Granular flow in wedge-shaped hoppers using frictional walls: Theory and simulations.

Granular materials consist of particulate particles found in industries that, behave macroscopically like liquids. A fundamental industrial unit operation is a hopper with a converging channel in which material flows downward under gravity and exits the storage bin through the bottom outlet. The simplest form of the flow is a wedge-shaped, quasi-two-dimensional geometry with frictional walls and radially directed gravitational force toward the apex of the wedge. To test existing theories and calculate stress and velocity fields for the system, we used discrete element method simulation. A parametric analysis is carried out to analyze the rheology by varying the hopper geometry and particle properties. The velocity increases as the flow rate increases but decreases as the wedge angle and friction coefficient increase.
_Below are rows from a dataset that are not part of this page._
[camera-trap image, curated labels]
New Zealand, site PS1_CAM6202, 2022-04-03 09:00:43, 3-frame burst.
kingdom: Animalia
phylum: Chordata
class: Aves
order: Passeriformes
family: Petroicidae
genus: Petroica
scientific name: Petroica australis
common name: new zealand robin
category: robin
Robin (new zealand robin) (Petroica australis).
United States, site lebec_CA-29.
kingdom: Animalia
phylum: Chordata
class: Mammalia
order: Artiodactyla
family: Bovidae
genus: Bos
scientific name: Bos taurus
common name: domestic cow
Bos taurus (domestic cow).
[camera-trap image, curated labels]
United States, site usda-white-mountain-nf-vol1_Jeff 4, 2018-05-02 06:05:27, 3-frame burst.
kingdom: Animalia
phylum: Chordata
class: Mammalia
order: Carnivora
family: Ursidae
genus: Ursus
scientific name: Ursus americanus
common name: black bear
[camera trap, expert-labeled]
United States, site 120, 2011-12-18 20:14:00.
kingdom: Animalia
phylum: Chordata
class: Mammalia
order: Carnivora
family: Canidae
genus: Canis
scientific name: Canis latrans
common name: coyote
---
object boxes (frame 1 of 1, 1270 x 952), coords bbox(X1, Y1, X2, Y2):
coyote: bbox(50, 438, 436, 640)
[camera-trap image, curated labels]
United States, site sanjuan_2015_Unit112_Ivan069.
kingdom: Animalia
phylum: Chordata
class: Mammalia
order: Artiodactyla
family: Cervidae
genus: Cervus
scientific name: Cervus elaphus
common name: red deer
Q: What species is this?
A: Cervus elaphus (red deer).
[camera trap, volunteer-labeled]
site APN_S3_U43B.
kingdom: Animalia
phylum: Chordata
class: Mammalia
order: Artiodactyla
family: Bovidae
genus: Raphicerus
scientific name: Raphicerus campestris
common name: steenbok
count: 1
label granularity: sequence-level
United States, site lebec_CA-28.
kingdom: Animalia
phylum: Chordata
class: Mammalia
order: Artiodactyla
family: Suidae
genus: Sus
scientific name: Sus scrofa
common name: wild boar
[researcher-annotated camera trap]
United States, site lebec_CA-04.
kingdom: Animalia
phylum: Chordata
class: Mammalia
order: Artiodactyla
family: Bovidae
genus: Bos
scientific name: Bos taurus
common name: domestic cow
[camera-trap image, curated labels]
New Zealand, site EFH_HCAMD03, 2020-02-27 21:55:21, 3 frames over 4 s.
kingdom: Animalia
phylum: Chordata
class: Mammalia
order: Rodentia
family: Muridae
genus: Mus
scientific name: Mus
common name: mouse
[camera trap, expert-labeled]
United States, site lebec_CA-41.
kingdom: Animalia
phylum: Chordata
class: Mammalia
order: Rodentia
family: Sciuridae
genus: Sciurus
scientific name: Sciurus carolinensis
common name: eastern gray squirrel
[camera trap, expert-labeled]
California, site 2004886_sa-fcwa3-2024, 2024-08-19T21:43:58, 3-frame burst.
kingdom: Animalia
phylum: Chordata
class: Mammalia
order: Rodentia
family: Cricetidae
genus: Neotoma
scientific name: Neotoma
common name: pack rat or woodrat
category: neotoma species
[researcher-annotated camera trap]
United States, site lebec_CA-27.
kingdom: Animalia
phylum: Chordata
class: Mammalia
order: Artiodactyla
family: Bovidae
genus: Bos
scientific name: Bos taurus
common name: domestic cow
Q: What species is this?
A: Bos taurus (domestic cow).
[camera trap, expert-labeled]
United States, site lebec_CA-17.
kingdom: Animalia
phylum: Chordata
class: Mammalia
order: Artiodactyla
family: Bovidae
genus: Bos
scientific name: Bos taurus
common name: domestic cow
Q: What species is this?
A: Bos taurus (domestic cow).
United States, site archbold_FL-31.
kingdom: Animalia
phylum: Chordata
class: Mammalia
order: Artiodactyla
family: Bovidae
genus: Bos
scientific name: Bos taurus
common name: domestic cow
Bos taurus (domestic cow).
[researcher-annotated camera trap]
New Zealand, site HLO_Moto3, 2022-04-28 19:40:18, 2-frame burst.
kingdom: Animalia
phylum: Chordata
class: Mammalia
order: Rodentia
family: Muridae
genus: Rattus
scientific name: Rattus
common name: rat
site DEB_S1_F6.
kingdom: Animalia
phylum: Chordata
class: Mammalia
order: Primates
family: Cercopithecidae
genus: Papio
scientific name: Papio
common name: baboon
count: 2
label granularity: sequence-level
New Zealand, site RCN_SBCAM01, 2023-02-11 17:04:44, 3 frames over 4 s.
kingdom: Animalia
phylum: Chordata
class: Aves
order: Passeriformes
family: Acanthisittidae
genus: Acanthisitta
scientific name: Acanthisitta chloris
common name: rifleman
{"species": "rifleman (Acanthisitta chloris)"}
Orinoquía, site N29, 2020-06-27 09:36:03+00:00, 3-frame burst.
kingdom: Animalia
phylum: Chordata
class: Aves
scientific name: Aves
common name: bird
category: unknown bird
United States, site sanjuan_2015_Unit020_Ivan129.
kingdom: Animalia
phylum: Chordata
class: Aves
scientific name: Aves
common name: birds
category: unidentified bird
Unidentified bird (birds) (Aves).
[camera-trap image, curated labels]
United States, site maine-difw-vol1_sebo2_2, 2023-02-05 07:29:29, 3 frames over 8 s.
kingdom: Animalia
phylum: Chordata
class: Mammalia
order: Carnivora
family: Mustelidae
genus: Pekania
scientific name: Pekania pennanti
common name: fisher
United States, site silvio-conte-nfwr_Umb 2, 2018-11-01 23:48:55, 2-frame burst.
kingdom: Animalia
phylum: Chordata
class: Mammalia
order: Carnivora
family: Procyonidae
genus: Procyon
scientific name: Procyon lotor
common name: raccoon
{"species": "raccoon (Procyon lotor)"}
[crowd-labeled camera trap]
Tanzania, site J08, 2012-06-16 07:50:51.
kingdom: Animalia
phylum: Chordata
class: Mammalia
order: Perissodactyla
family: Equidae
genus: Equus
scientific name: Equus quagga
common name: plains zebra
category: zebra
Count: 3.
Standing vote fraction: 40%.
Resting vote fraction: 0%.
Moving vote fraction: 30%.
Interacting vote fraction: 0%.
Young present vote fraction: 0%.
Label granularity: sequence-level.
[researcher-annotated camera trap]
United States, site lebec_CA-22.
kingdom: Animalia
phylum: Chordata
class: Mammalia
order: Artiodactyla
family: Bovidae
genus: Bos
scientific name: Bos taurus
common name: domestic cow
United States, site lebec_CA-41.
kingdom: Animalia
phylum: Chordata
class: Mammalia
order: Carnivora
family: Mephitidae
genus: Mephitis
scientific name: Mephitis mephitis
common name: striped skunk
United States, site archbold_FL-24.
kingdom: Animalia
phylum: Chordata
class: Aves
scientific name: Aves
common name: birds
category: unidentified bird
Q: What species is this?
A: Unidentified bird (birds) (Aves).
We obtained shear stress to be of significant value that showed a linear relationship with radial positions. The fitting function in terms of velocity and the correlation between the mass flow rate are obtained in terms of the system parameters. The studies were performed to examine the transient effects showing significant deviations from mean behaviour having large quasi-periodic oscillations making such deviations observable. The viscosity and volume fraction exhibit correlations with the inertial number showing collapse into a single curve. The results show the utility of the frictional wall hopper flow as a model for the computational evaluation of rheological models.